» WHAT IS REQUIRED
Answer these from the court order below:
(a) How much compensation is the respondent ordered to pay Mrs Jean Bean?
(b) Who was the case heard before?
(c) Within how many days must the compensation be paid?

» GIVEN TEXT

[start]

Mr H M Bean and Mrs J Bean and Milstern Retirement Services

Case

[1994] IRCA 167

16 December 1994


INDUSTRIAL RELATIONS COURT

OF AUSTRALIA

SYDNEY DISTRICT REGISTRY  NO. NI 423  of  1994

Between:  MR H.M.BEAN & MRS J.BEAN

Applicants

And:  MILSTERN RETIREMENT

SERVICES PTY LTD

Respondent

Before:            Judicial Registrar Patch

Place:  Sydney

Date:                  16 December 1994

MINUTES OF ORDER

  1. That the termination of the employment of each of the applicants by the respondent contravened s. 170DC of the Industrial Relations Act 1988.

  2. That the respondent pay to the applicant, Mr Harold Malcolm Bean, compensation in the sum of $25,000.00.

  3. That the respondent pay to the applicant, Mrs Jean Bean, compensation in the sum of $30,000.00.

  4. That the above compensation be paid within 21 days of 16 December 1994.

Note:        Settlement and entry of orders is dealt with in accordance with Order 36 of the Industrial Relations Court Rules.
INDUSTRIAL RELATIONS COURT

OF AUSTRALIA

SYDNEY DISTRICT REGISTRY  NO. NI 423  of  1994

Between:  MR H.M.BEAN & MRS J.BEAN

Applicants

And:  MILSTERN RETIREMENT

SERVICES PTY LTD

Respondent

Before:            Judicial Registrar Patch

Place:  Sydney

Date:                  16 December 1994

REASONS FOR JUDGMENT

(DELIVERED EX TEMPORE - REVISED FROM TRANSCRIPT)

[end]

» ENTRIES

[start]

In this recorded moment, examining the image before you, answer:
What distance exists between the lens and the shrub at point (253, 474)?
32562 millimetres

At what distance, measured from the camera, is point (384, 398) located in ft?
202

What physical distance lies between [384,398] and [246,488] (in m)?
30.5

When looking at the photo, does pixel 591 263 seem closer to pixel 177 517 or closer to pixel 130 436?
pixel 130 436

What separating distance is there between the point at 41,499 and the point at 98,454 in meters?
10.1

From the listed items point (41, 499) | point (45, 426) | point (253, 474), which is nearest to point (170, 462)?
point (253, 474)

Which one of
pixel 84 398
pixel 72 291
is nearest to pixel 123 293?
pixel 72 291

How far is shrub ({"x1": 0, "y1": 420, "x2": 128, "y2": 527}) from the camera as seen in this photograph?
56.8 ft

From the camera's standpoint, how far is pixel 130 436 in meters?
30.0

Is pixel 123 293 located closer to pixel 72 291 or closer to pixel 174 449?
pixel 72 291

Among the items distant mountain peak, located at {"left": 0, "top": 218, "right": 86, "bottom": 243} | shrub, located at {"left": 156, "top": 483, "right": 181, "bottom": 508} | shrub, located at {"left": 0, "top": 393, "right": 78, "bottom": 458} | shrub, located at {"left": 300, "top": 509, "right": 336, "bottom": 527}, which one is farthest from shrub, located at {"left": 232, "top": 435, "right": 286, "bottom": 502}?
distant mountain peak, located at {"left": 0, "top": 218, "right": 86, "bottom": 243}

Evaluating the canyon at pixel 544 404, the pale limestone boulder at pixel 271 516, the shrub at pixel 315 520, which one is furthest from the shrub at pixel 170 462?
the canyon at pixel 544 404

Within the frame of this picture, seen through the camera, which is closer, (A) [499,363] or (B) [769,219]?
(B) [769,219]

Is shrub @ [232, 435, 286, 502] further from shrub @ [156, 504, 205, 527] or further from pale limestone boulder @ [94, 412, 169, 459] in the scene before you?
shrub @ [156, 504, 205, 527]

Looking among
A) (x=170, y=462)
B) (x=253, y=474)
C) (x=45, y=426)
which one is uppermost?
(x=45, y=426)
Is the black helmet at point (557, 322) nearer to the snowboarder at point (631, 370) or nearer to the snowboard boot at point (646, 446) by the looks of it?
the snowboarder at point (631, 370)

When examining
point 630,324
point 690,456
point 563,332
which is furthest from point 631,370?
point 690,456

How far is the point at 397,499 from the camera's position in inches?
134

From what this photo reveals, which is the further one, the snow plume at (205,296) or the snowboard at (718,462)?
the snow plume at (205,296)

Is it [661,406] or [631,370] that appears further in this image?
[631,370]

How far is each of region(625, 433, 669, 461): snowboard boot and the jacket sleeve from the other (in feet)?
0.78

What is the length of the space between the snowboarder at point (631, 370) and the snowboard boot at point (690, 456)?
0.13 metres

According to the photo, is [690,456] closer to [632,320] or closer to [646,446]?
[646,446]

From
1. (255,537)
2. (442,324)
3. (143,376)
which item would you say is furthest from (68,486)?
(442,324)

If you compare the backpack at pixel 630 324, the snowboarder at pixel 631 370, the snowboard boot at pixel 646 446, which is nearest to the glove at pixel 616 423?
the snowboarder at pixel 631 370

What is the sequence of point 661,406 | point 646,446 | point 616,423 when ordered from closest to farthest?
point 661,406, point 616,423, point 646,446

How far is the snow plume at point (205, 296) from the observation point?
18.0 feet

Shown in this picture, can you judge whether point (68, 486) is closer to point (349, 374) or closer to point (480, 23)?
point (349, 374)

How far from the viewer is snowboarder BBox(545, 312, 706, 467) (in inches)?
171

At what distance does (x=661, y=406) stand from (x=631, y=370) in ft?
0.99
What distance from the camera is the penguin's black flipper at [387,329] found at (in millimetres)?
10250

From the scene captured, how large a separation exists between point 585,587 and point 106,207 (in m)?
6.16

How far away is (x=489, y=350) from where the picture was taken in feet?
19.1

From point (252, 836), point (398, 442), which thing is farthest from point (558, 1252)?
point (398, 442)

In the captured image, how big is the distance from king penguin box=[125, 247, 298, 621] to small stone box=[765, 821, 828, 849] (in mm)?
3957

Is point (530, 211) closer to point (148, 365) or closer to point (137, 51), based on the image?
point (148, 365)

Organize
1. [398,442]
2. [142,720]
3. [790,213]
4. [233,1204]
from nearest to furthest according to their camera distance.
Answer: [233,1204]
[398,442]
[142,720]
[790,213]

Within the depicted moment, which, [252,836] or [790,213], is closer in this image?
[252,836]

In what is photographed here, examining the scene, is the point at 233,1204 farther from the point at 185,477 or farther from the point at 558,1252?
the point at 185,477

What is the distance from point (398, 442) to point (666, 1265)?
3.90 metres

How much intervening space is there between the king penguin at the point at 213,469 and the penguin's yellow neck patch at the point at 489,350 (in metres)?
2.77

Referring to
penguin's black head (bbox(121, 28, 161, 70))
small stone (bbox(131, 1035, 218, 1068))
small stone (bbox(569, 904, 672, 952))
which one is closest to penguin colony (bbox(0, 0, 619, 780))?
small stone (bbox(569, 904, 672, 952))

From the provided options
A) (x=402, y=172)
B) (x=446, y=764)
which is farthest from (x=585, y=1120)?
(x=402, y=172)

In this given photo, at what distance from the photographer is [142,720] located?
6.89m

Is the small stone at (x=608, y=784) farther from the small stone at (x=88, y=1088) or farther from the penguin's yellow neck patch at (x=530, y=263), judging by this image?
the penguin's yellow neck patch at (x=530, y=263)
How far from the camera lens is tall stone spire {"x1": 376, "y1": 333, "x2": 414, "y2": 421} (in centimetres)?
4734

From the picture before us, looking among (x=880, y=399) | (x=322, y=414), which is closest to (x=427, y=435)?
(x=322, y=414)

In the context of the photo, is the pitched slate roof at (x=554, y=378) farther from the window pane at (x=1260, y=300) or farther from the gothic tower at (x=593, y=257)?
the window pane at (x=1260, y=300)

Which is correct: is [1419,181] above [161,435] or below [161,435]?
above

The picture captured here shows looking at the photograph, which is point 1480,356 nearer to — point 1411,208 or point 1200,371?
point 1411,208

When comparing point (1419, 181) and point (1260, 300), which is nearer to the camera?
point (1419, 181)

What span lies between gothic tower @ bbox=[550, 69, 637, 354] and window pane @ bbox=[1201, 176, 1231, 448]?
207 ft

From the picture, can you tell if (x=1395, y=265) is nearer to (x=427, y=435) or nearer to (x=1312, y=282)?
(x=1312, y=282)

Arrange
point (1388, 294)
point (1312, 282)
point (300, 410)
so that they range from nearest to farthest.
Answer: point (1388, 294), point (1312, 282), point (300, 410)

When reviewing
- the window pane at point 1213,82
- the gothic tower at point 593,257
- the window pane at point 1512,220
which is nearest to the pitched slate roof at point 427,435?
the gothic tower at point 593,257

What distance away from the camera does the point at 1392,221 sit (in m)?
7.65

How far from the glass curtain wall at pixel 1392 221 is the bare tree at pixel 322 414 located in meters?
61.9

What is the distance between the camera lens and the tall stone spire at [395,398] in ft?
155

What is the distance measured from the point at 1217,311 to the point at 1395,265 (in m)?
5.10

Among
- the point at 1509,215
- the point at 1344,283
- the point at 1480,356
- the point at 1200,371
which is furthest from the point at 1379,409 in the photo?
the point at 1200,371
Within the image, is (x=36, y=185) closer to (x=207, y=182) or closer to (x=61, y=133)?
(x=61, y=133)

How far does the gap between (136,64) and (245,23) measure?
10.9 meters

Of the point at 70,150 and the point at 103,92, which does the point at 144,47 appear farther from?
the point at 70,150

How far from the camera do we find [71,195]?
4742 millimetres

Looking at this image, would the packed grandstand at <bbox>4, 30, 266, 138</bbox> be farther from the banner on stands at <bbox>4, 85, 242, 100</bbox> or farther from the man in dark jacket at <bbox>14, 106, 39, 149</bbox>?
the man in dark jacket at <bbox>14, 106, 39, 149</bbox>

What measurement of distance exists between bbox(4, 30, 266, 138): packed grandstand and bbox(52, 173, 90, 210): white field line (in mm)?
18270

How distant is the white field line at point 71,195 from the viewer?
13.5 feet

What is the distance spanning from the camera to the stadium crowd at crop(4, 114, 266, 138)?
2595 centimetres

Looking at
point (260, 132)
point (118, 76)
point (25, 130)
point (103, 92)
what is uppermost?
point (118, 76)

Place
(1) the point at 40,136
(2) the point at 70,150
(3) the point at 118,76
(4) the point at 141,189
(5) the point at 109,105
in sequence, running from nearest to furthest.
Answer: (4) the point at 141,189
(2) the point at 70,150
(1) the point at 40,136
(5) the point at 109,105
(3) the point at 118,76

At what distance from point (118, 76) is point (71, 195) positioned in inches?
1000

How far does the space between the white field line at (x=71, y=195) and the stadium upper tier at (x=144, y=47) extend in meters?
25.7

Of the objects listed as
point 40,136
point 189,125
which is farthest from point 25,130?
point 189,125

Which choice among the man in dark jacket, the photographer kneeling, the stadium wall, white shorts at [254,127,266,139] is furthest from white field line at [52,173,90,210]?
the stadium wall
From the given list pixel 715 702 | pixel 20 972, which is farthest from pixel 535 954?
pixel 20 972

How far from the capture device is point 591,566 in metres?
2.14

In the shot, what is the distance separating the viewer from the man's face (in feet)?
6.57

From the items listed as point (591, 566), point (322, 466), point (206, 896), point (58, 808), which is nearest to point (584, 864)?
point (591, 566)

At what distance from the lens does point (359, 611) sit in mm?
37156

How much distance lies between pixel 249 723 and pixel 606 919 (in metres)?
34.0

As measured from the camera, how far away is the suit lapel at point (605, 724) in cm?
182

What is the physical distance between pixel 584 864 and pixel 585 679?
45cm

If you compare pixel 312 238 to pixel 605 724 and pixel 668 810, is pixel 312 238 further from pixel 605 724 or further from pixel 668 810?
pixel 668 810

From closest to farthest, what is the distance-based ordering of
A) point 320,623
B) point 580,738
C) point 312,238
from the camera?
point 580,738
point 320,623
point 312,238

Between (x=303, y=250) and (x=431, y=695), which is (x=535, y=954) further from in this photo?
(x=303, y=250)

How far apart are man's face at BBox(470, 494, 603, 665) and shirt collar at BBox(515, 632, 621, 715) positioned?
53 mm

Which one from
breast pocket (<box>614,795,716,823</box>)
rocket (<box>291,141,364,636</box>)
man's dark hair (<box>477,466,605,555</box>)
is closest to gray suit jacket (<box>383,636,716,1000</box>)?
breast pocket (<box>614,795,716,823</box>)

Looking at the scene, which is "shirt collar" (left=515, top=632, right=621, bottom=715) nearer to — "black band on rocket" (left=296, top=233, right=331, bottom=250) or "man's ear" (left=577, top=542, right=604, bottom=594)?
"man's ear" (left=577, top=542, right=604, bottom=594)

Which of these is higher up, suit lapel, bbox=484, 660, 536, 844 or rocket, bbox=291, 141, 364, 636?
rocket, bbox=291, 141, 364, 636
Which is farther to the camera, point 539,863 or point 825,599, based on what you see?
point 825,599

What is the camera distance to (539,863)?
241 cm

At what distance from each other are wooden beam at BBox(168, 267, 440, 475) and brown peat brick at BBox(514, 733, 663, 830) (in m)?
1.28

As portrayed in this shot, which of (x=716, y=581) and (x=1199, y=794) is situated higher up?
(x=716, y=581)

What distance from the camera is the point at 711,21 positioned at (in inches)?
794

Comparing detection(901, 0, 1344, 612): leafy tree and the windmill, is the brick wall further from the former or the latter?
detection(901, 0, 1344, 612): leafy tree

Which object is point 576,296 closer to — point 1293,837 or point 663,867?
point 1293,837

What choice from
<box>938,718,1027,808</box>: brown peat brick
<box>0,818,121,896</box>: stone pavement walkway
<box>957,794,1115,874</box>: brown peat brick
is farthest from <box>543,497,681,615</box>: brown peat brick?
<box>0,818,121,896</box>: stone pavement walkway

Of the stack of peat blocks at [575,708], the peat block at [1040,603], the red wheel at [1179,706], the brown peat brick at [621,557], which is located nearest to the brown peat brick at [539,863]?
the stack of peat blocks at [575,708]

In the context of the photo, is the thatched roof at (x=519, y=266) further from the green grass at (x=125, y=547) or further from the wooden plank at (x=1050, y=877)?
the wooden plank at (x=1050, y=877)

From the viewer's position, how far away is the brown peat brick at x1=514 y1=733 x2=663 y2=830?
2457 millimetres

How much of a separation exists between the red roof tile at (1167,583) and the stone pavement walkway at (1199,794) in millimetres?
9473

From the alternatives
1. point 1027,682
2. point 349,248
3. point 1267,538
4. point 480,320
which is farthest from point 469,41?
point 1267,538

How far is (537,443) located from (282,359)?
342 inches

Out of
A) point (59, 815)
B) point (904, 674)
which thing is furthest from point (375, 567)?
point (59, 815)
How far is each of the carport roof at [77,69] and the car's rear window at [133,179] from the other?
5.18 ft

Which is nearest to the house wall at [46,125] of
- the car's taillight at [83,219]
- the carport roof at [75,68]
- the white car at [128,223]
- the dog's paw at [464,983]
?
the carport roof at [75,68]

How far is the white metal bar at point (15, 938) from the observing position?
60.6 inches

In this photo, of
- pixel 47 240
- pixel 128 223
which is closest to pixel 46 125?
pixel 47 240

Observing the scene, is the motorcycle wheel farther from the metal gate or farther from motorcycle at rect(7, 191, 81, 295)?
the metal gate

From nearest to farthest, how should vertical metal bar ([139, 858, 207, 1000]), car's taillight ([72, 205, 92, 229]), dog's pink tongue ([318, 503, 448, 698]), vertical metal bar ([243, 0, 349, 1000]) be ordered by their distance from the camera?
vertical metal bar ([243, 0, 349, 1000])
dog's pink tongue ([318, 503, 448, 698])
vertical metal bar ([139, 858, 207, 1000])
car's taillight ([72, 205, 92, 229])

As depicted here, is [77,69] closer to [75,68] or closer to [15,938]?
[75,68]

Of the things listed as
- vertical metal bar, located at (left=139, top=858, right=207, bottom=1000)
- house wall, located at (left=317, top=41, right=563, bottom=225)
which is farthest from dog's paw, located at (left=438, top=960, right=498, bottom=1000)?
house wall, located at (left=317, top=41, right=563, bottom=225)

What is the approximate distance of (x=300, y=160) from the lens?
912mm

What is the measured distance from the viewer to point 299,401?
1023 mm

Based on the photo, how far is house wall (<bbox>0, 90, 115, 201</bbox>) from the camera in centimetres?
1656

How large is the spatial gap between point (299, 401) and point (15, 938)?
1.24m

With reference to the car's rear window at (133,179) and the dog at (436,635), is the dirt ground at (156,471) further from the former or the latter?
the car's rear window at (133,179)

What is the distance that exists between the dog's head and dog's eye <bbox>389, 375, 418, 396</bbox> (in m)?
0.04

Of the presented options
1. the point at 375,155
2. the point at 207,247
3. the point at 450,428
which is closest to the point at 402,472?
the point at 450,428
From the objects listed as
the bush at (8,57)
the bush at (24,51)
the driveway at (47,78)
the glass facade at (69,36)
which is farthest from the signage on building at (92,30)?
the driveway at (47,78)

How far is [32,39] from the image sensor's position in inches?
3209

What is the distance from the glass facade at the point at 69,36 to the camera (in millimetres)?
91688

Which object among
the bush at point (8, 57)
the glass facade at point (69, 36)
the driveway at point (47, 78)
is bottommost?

[end]

» SOLUTION
(a) $30,000.00
(b) Judicial Registrar Patch
(c) Within 21 days of 16 December 1994